How to make a material that shrinks when stretched
May 24, 2012 5 comments
New metamaterials that shrink under tension and expand under compression might soon become a reality thanks to theoretical work done by scientists in the US. The researchers say the materials – which at first glance appear to violate the laws of physics – could be manufactured using currently available technology.
Metamaterials are synthetic materials that are often engineered to have properties not found in nature. Some of the most familiar have bizarre optical properties such as negative indices of refraction and have been used to create invisibility cloaks. More recently, research has also focused on metamaterials engineered to have exotic mechanical properties. These respond in unexpected ways to applied forces. For example, foams have been produced that get fatter rather than thinner when stretched.
Of particular interest is the possibility of manufacturing metamaterials that have a negative compressibility. That is they shrink under tension and expand under compression. Some materials already do this in response to a rapidly varying sinusoidal force – a result of time lag between the applied force and the resulting deformation. However, it had been assumed to be impossible to make a material that responded in this way to a constant force because such a material would have to exist in an unstable equilibrium.
If you take a rod of any normal material and apply tension, the material stretches slightly and exerts a restoring force that balances the tension. The result is a new state of equilibrium. Similarly, if you apply compression, it gets shorter, exerts a restoring force and reaches equilibrium. However, if you apply tension to a material with "negative compressibility", the material responds by shrinking slightly, which increases the tension further, which causes it to shrink more. The logical consequence is that a slight applied tension would cause such a material to collapse and a slight applied pressure would cause it to explode. Such a material could clearly not exist.
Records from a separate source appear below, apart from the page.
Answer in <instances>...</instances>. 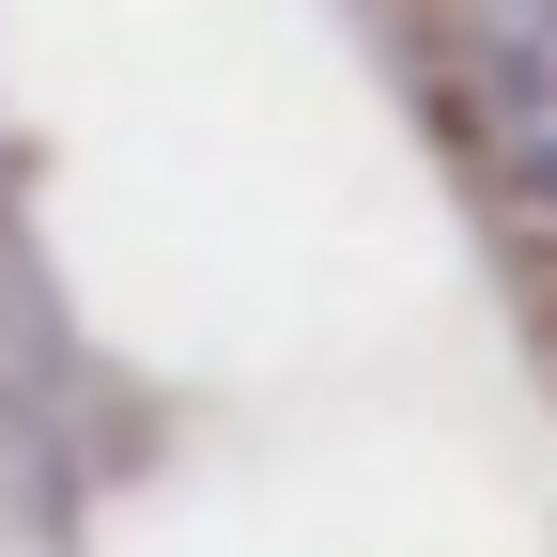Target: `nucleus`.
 Returning a JSON list of instances; mask_svg holds the SVG:
<instances>
[{"instance_id": "1", "label": "nucleus", "mask_w": 557, "mask_h": 557, "mask_svg": "<svg viewBox=\"0 0 557 557\" xmlns=\"http://www.w3.org/2000/svg\"><path fill=\"white\" fill-rule=\"evenodd\" d=\"M480 109H496V156L557 248V0H480Z\"/></svg>"}]
</instances>
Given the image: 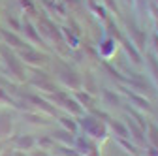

But now Zachary Nicolaou and Adilson Motter at Northwestern University have found a little wiggle room in which such a material could exist. While they acknowledge the impossibility of a material having a continuous negative compressibility, they believe it should be possible to manufacture materials with negative compressibility at a particular point – allowing seatbelts to tighten up suddenly in the event of a car crash, for example. The trick is to design a material with two metastable structural configurations, one more compact than the other. The desired response would occur if the material could jump into the more compact state if the tension is increased beyond a particular value. Despite these bizarre requirements, the researchers have used molecular dynamics simulations to establish that such materials are indeed physically plausible.
Parallel with traffic
Motter is an expert on the physics of complex systems and networks, and draws a parallel with a famous paradox in traffic management – the removal of an intermediate road can actually reduce congestion by distributing traffic more evenly around the remaining roads, changing the traffic pattern from a "series" to a "parallel" one. "This is analogous to the system we are studying," explains Motter, "to the extent that the constituents of the material are made up of four particles. When you apply tension, this causes the inner particles to decouple from each other – it's like breaking a bond. That causes the outer particles to be more strongly attracted to each other – basically going from a series configuration to a parallel one. This causes the material to contract".
That's the theory, but Motter is also optimistic that such a metamaterial could actually be made. "The most straightforward approach would be to use elements that have spring-like behaviour, such as rubber," he says. "Depending on how you assemble together little pieces of rubber, you could have a material that behaves in the way we are proposing here."
Nanoscientist Ping Sheng at Hong Kong University of Science and Technology, whose research group has developed materials that show negative compressibility in response to sinusoidal forces, says "The novel point about this work is that it proposes negative compressibility at zero frequency, i.e. with steady forcing. Such a system could still be stable because it would involve stored energy."
He concludes, "I would be interested in seeing a physical realization of what has been proposed. That may indeed have some interesting applications."
The research is published in Nature Materials.